- Bitcoin’s hashprice has fallen to a 5-year low at $38.2 PH/s as price, fees, and network difficulty weigh on miner revenue.
- BTC sits near $91K — down 30% from the October peak — while difficulty and hashrate remain near records.
- Mining stocks continue to slide, with the WGMI ETF down 43% from highs as the sector struggles through a harsh profitability cycle.
Bitcoin’s hashprice has collapsed to its lowest point in five years, now sitting at just $38.2 per PH/s, according to new data from Luxor. Hashprice represents how much revenue a miner can expect per unit of hashrate, and with the current market setup, miners are earning less than at any point since 2020. With BTC down sharply from its highs and network difficulty still sitting near records, the pressure across the mining sector is reaching a breaking point.

Why Hashprice Is Crashing So Fast
Hashprice is shaped by four variables: BTC’s market price, mining difficulty, the block subsidy, and transaction fees. Three of those four are currently pushing downward. Bitcoin is trading near $91,000, roughly 30% below its $126,000 October peak. Network difficulty, meanwhile, remains near an all-time high of 152t, showing miners are competing harder than ever for fewer rewards. Even worse, transaction fees are extremely low — high-priority confirmations cost around 25 cents — eliminating what is usually a key revenue boost during volatile markets.
At the same time, Bitcoin’s hashrate remains elevated at 1.1 ZH/s, which continues to thin profit margins across the sector. More machines are fighting for the same reward, and with price weakness, that instantly translates into falling hashprice.

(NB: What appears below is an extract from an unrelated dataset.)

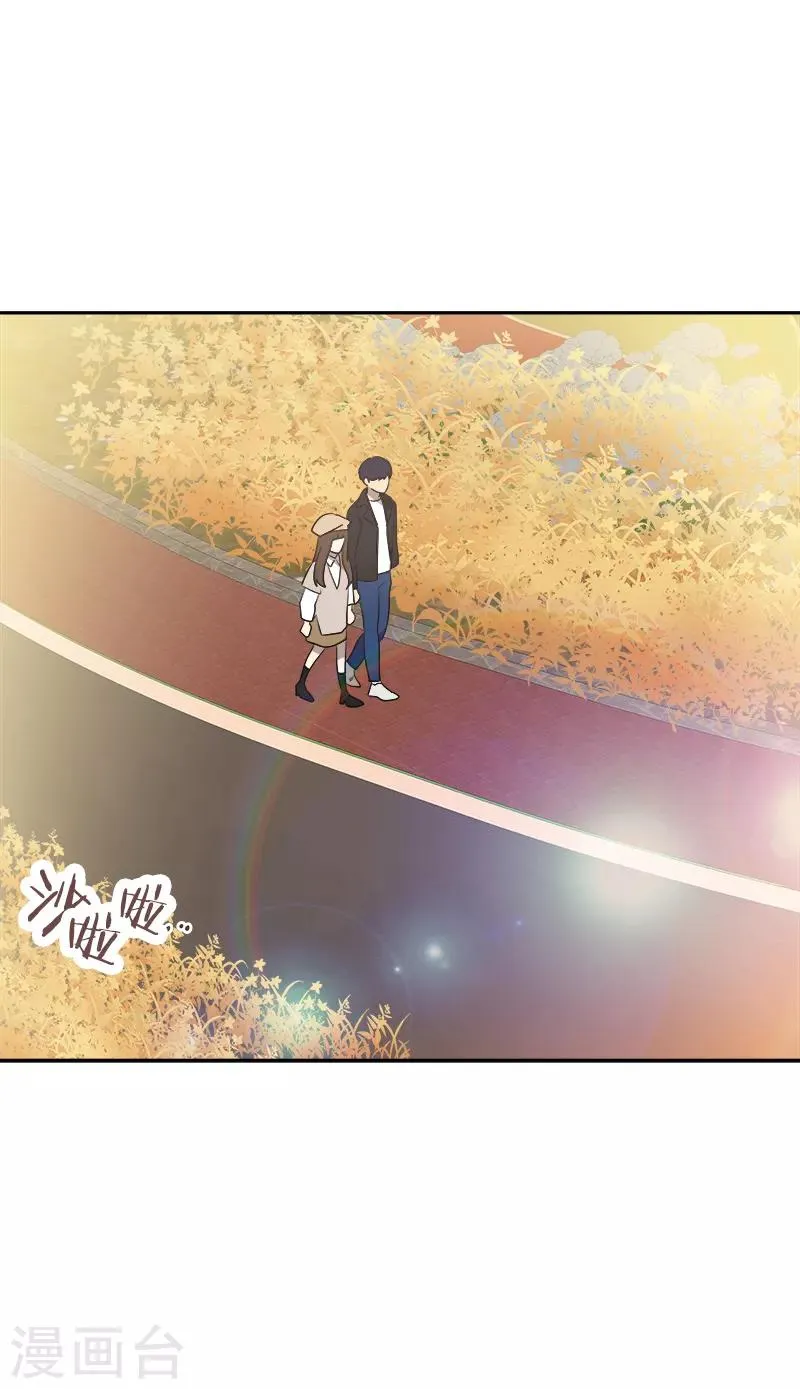 第340话 不会放开你的手 第7页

Mining Stocks Continue Their Deep Slide
The pain isn’t limited to on-chain metrics. Public mining stocks have been collapsing for weeks as investor confidence pulls back. Many companies had already shifted toward AI infrastructure as an alternative revenue stream, but the market correction has still dragged valuations lower. The CoinShares WGMI mining ETF is down 43% from its peak, trading just under $41, signaling just how aggressively the sector has repriced.

What This Means for Miners Going Forward
And here is the key takeaway: the industry is entering one of the harshest post-halving environments in years. Unless BTC recovers above key psychological levels, miners will continue operating on razor-thin margins, forcing less efficient players offline. Historically, periods like this precede major hash-rate resets or consolidation waves — but they also tend to create strong setups for long-term recoveries once price stabilizes.